▶ [Problem statement]: I would like every entry below written out exactly.
**** Records provided
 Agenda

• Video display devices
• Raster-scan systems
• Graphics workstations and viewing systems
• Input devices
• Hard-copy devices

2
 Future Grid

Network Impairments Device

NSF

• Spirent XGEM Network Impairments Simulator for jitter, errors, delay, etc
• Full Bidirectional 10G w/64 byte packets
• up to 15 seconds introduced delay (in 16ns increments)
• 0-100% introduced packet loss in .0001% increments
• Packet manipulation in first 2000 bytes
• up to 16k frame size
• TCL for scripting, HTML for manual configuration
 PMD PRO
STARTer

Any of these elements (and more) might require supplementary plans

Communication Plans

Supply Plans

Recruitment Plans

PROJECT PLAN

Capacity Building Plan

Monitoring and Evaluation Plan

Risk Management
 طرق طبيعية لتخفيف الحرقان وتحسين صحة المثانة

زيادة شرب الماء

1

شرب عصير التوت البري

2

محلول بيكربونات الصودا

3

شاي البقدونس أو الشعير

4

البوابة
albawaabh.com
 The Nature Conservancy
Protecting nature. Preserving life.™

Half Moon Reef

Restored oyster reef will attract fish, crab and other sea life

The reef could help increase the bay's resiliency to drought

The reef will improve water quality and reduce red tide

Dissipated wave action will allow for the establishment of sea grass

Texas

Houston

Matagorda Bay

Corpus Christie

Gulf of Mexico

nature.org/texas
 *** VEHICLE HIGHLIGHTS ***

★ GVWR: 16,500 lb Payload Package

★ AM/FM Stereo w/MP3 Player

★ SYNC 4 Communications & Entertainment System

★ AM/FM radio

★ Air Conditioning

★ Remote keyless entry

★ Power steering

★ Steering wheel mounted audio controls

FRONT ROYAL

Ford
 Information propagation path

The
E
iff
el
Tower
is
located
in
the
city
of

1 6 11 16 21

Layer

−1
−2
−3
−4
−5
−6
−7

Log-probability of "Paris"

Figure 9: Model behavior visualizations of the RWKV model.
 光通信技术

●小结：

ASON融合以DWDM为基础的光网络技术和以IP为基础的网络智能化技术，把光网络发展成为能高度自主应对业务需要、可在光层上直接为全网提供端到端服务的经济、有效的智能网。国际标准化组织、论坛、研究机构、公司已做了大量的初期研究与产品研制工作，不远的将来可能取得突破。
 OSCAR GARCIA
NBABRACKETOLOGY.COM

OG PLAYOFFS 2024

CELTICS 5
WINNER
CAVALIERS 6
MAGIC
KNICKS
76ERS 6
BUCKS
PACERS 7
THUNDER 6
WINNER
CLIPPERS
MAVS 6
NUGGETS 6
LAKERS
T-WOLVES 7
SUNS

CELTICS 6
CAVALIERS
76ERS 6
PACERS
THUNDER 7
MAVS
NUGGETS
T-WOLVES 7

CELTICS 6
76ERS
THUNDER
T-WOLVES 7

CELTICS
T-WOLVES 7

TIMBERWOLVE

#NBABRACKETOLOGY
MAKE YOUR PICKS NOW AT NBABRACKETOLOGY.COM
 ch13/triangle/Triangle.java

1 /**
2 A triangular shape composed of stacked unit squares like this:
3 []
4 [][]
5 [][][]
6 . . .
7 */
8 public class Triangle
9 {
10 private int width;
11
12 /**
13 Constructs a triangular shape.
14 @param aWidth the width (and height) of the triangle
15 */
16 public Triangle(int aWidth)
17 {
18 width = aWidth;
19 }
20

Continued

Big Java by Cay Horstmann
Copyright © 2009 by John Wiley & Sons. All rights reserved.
********
▶ [Answer section]:
 Agenda

• Video display devices
• Raster-scan systems
• Graphics workstations and viewing systems
• Input devices
• Hard-copy devices

2
 Future Grid

Network Impairments Device

NSF

• Spirent XGEM Network Impairments Simulator for jitter, errors, delay, etc
• Full Bidirectional 10G w/64 byte packets
• up to 15 seconds introduced delay (in 16ns increments)
• 0-100% introduced packet loss in .0001% increments
• Packet manipulation in first 2000 bytes
• up to 16k frame size
• TCL for scripting, HTML for manual configuration
 PMD PRO
STARTer

Any of these elements (and more) might require supplementary plans

Communication Plans

Supply Plans

Recruitment Plans

PROJECT PLAN

Capacity Building Plan

Monitoring and Evaluation Plan

Risk Management
 طرق طبيعية لتخفيف الحرقان وتحسين صحة المثانة

زيادة شرب الماء

1

شرب عصير التوت البري

2

محلول بيكربونات الصودا

3

شاي البقدونس أو الشعير

4

البوابة
albawaabh.com
 The Nature Conservancy
Protecting nature. Preserving life.™

Half Moon Reef

Restored oyster reef will attract fish, crab and other sea life

The reef could help increase the bay's resiliency to drought

The reef will improve water quality and reduce red tide

Dissipated wave action will allow for the establishment of sea grass

Texas

Houston

Matagorda Bay

Corpus Christie

Gulf of Mexico

nature.org/texas
 *** VEHICLE HIGHLIGHTS ***

★ GVWR: 16,500 lb Payload Package

★ AM/FM Stereo w/MP3 Player

★ SYNC 4 Communications & Entertainment System

★ AM/FM radio

★ Air Conditioning

★ Remote keyless entry

★ Power steering

★ Steering wheel mounted audio controls

FRONT ROYAL

Ford
 Information propagation path

The
E
iff
el
Tower
is
located
in
the
city
of

1 6 11 16 21

Layer

−1
−2
−3
−4
−5
−6
−7

Log-probability of "Paris"

Figure 9: Model behavior visualizations of the RWKV model.
 光通信技术

●小结：

ASON融合以DWDM为基础的光网络技术和以IP为基础的网络智能化技术，把光网络发展成为能高度自主应对业务需要、可在光层上直接为全网提供端到端服务的经济、有效的智能网。国际标准化组织、论坛、研究机构、公司已做了大量的初期研究与产品研制工作，不远的将来可能取得突破。
 OSCAR GARCIA
NBABRACKETOLOGY.COM

OG PLAYOFFS 2024

CELTICS 5
WINNER
CAVALIERS 6
MAGIC
KNICKS
76ERS 6
BUCKS
PACERS 7
THUNDER 6
WINNER
CLIPPERS
MAVS 6
NUGGETS 6
LAKERS
T-WOLVES 7
SUNS

CELTICS 6
CAVALIERS
76ERS 6
PACERS
THUNDER 7
MAVS
NUGGETS
T-WOLVES 7

CELTICS 6
76ERS
THUNDER
T-WOLVES 7

CELTICS
T-WOLVES 7

TIMBERWOLVE

#NBABRACKETOLOGY
MAKE YOUR PICKS NOW AT NBABRACKETOLOGY.COM
 ch13/triangle/Triangle.java

1 /**
2 A triangular shape composed of stacked unit squares like this:
3 []
4 [][]
5 [][][]
6 . . .
7 */
8 public class Triangle
9 {
10 private int width;
11
12 /**
13 Constructs a triangular shape.
14 @param aWidth the width (and height) of the triangle
15 */
16 public Triangle(int aWidth)
17 {
18 width = aWidth;
19 }
20

Continued

Big Java by Cay Horstmann
Copyright © 2009 by John Wiley & Sons. All rights reserved.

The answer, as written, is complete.